Work to be completed: Below are some records. Return exactly the lines from the one containing "[crowd-labeled camera trap]" through the one containing "label granularity: sequence-level", both included, and only those.

Data shown:

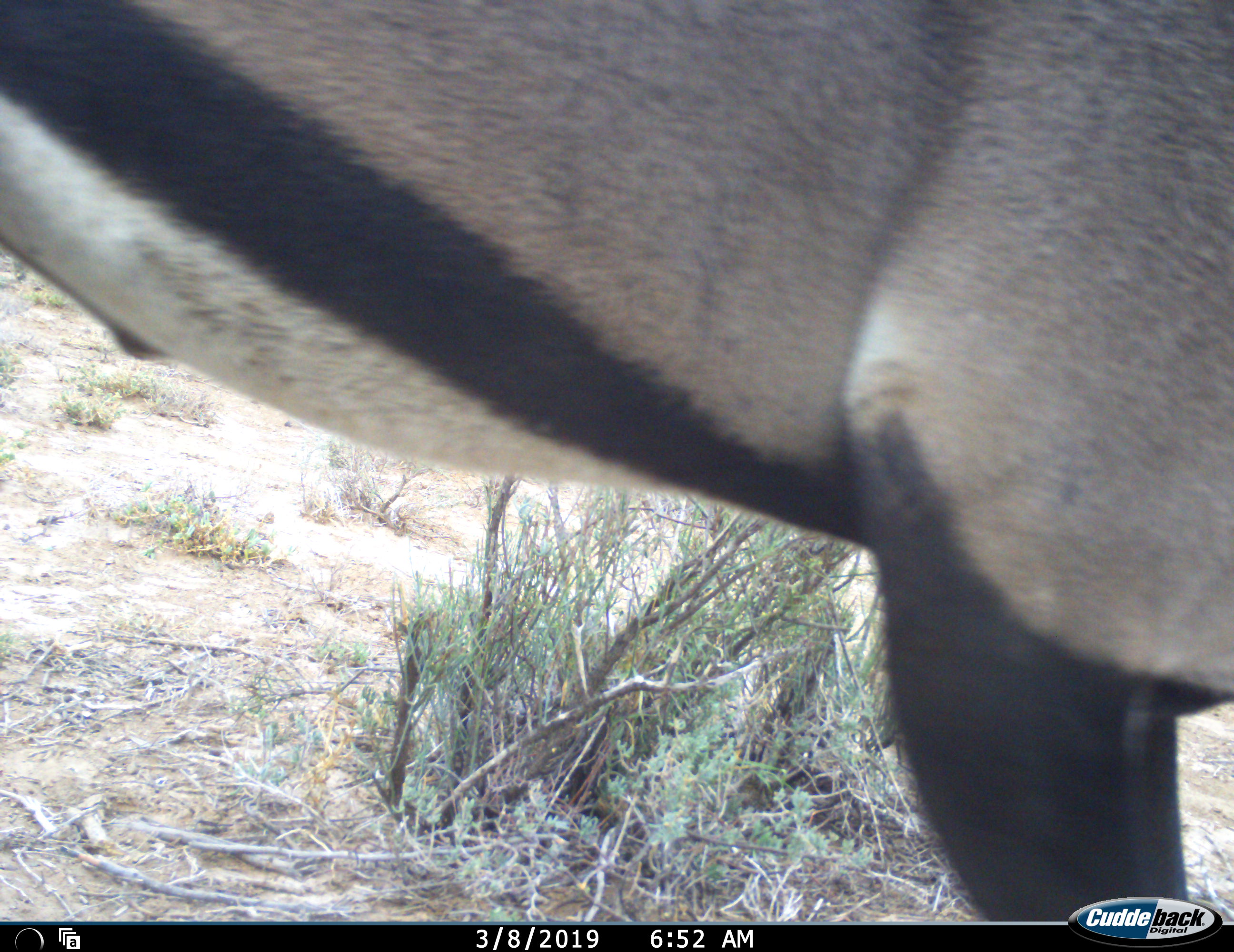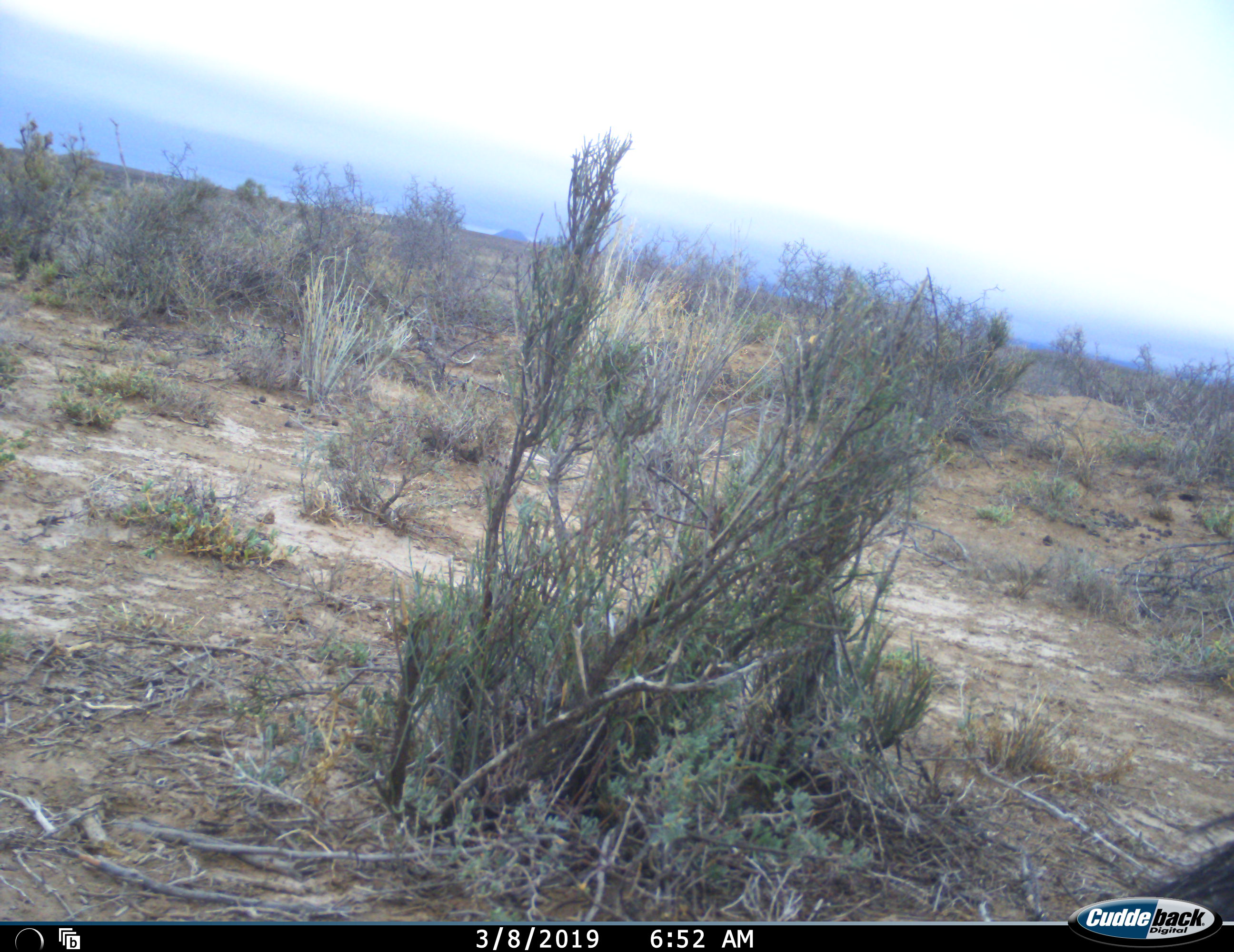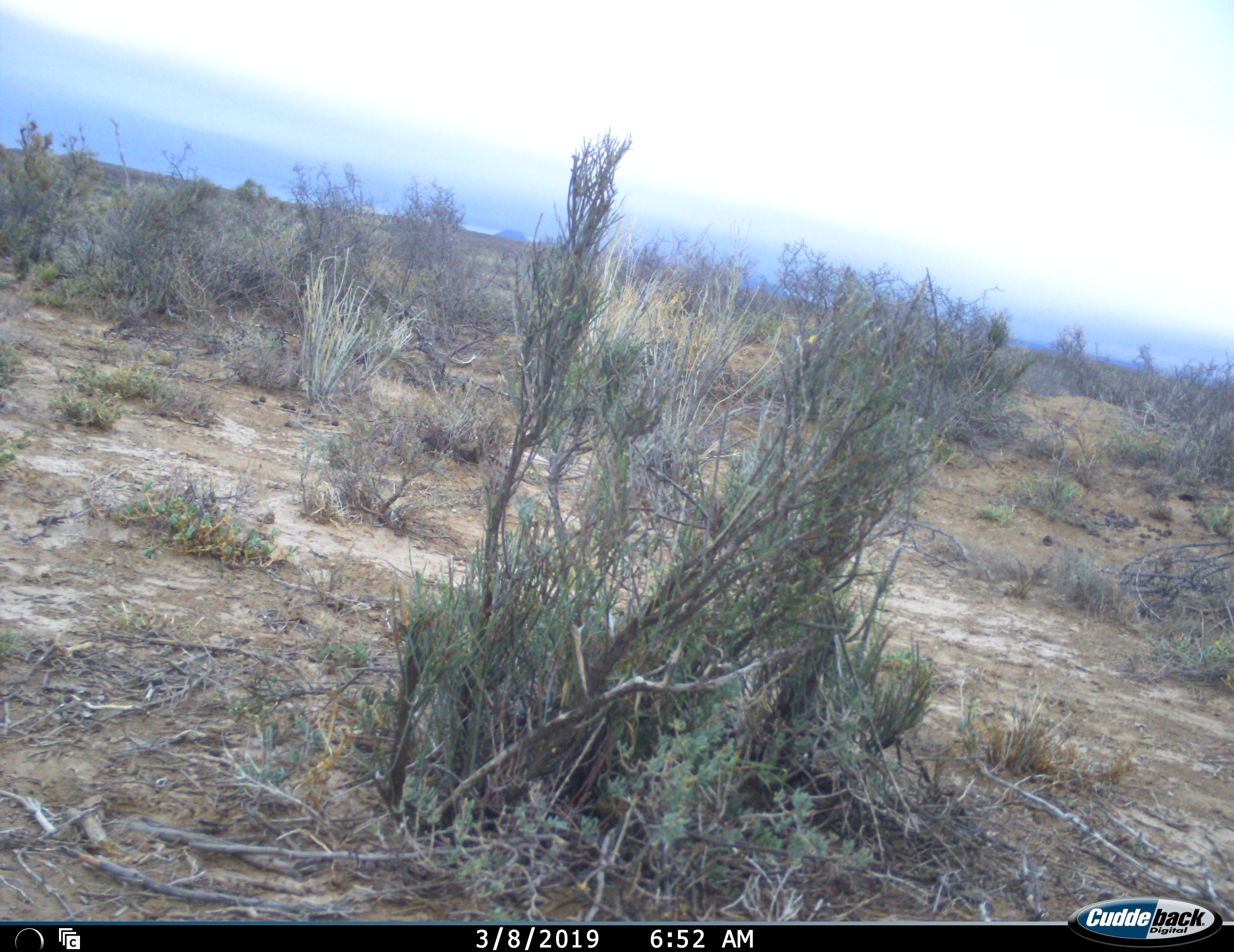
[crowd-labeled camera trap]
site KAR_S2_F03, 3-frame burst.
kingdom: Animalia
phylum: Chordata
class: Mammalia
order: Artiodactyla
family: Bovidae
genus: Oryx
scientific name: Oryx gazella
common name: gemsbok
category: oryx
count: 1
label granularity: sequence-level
* * *
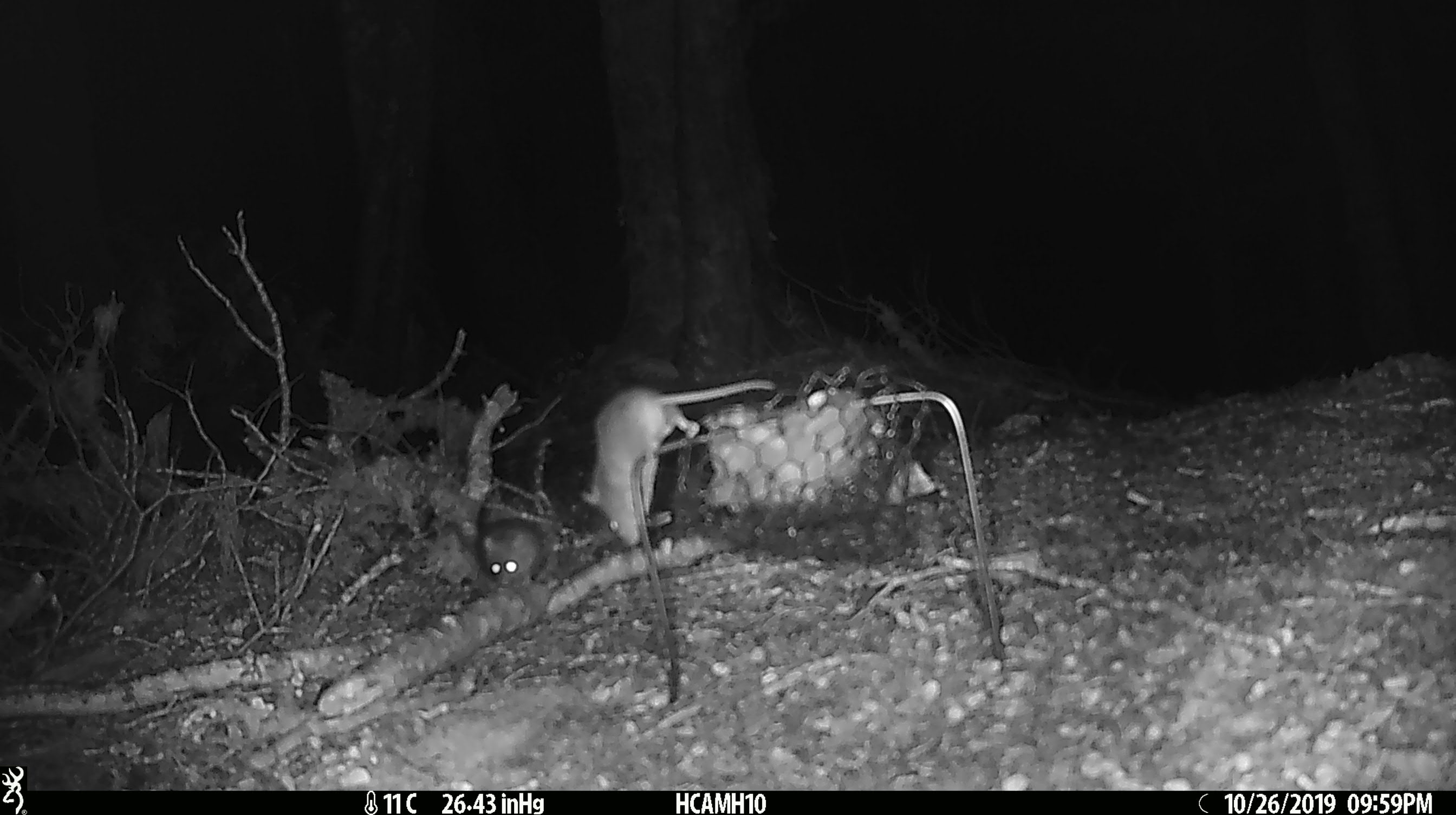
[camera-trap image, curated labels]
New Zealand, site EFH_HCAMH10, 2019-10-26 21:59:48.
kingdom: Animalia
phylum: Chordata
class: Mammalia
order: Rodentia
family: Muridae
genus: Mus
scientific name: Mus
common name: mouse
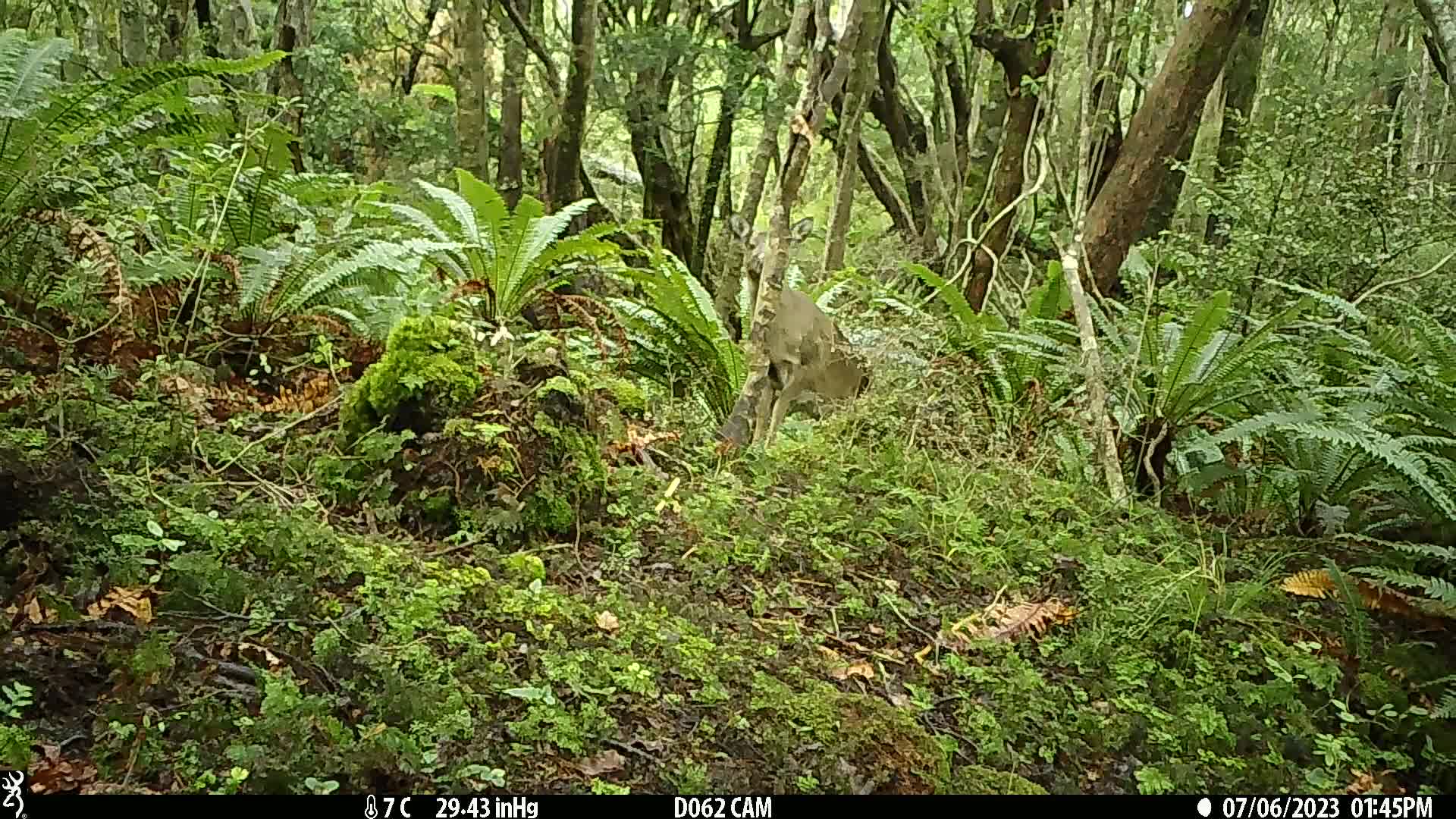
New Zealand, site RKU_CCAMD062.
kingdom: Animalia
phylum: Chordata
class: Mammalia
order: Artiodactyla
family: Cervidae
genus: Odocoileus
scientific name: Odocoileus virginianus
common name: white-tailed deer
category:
...
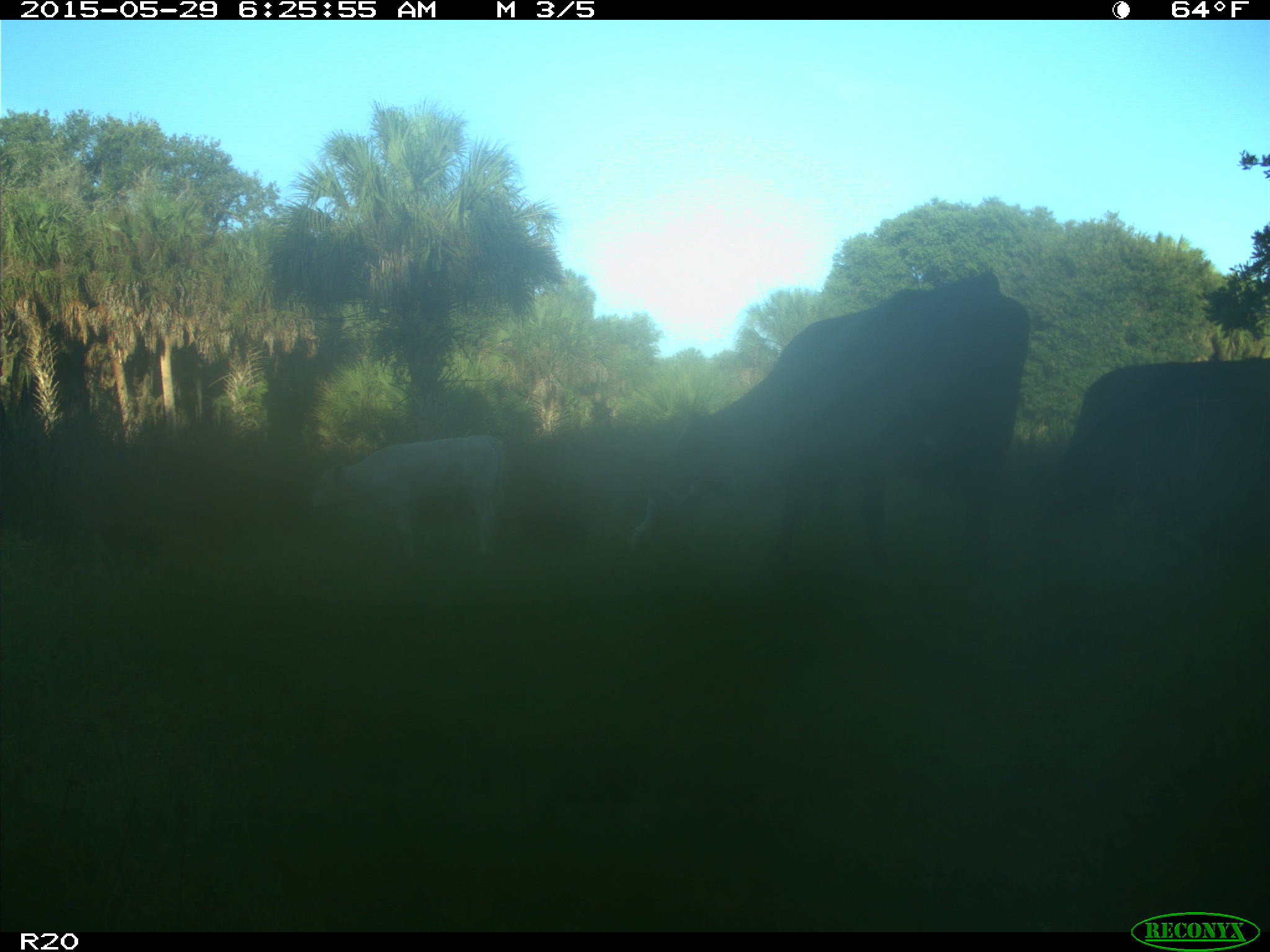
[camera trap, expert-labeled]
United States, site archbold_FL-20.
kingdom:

Result:
[crowd-labeled camera trap]
site KAR_S2_F03, 3-frame burst.
kingdom: Animalia
phylum: Chordata
class: Mammalia
order: Artiodactyla
family: Bovidae
genus: Oryx
scientific name: Oryx gazella
common name: gemsbok
category: oryx
count: 1
label granularity: sequence-level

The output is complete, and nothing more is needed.